- _Passage to read_
#####

I don’t know how to pray. In my head I’m just screaming please forgive me, and I don’t know if I’m saying it to God or to you. I guess I know now what Catholic guilt feels like.
I should’ve been there. I should’ve brought Schmackary’s cookies and the good luck donut bag and flown out to California and seen you. Why didn’t you tell me how bad it was? Why did you have to make your yes a joke? (A quip about doctor’s orders, it comes as no surprise you embraced the gallows humor.) Why couldn’t you be earnest? Why couldn’t just say I need you right now, I don’t have much time, please be here? Did you even know? Because I swear I didn’t. I thought I could wait. I thought you had more time. None of it fucking matters because I can’t forgive myself, not ever.

#####

- _Study material_
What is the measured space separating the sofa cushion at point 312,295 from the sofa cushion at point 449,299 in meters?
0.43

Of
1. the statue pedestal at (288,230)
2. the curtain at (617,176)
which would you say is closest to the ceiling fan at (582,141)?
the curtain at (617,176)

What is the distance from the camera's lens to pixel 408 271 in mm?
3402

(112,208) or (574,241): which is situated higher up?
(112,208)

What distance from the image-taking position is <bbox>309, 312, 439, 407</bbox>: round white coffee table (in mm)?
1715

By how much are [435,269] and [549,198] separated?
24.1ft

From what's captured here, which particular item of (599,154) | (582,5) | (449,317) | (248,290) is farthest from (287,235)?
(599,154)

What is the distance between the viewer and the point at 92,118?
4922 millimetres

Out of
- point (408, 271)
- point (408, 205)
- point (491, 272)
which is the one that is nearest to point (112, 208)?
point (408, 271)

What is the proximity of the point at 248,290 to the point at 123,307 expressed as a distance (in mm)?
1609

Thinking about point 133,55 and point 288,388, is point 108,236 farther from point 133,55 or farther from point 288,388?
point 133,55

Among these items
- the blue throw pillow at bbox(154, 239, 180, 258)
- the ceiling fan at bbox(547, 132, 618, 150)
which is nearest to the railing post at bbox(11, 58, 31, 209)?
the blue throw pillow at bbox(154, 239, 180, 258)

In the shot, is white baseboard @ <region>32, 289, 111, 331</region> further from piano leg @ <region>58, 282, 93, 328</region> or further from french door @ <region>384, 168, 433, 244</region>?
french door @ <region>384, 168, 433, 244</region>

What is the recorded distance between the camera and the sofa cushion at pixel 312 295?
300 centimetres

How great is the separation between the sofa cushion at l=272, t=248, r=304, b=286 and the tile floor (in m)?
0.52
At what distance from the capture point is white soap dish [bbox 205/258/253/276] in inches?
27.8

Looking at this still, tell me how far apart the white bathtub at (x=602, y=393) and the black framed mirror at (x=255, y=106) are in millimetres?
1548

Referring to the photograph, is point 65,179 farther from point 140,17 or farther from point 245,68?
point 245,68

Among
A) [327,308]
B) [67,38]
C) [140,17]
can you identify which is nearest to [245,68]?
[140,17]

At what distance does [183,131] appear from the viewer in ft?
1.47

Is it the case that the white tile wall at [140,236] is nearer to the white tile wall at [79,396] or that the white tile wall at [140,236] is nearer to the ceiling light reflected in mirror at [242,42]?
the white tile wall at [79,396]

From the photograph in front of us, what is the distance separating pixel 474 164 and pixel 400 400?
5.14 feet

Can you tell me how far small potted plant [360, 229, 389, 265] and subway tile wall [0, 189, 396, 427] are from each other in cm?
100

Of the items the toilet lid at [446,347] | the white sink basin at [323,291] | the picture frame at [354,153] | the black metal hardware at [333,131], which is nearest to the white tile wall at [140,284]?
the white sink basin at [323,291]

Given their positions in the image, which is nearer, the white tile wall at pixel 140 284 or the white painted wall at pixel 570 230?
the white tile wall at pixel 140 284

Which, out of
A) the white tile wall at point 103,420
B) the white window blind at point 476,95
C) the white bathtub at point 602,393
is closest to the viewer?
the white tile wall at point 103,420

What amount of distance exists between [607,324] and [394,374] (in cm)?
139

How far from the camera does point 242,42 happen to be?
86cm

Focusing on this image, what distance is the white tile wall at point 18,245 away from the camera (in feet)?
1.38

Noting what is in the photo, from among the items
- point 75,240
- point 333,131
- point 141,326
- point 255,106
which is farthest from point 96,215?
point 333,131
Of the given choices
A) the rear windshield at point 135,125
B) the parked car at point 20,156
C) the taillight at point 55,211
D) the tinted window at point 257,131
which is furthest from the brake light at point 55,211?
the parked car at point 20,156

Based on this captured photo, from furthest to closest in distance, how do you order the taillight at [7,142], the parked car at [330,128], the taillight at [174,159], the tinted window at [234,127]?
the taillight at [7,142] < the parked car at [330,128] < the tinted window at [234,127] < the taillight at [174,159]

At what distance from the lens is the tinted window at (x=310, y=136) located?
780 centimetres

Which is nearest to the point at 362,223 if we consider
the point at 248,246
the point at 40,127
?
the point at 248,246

#####

- _Try it_
From the passage about prayer and guilt, reproduce verbatim the portion starting with "I don’t know how" and going on through "myself, not ever.".

- _Answer to this exercise_
I don’t know how to pray. In my head I’m just screaming please forgive me, and I don’t know if I’m saying it to God or to you. I guess I know now what Catholic guilt feels like.
I should’ve been there. I should’ve brought Schmackary’s cookies and the good luck donut bag and flown out to California and seen you. Why didn’t you tell me how bad it was? Why did you have to make your yes a joke? (A quip about doctor’s orders, it comes as no surprise you embraced the gallows humor.) Why couldn’t you be earnest? Why couldn’t just say I need you right now, I don’t have much time, please be here? Did you even know? Because I swear I didn’t. I thought I could wait. I thought you had more time. None of it fucking matters because I can’t forgive myself, not ever.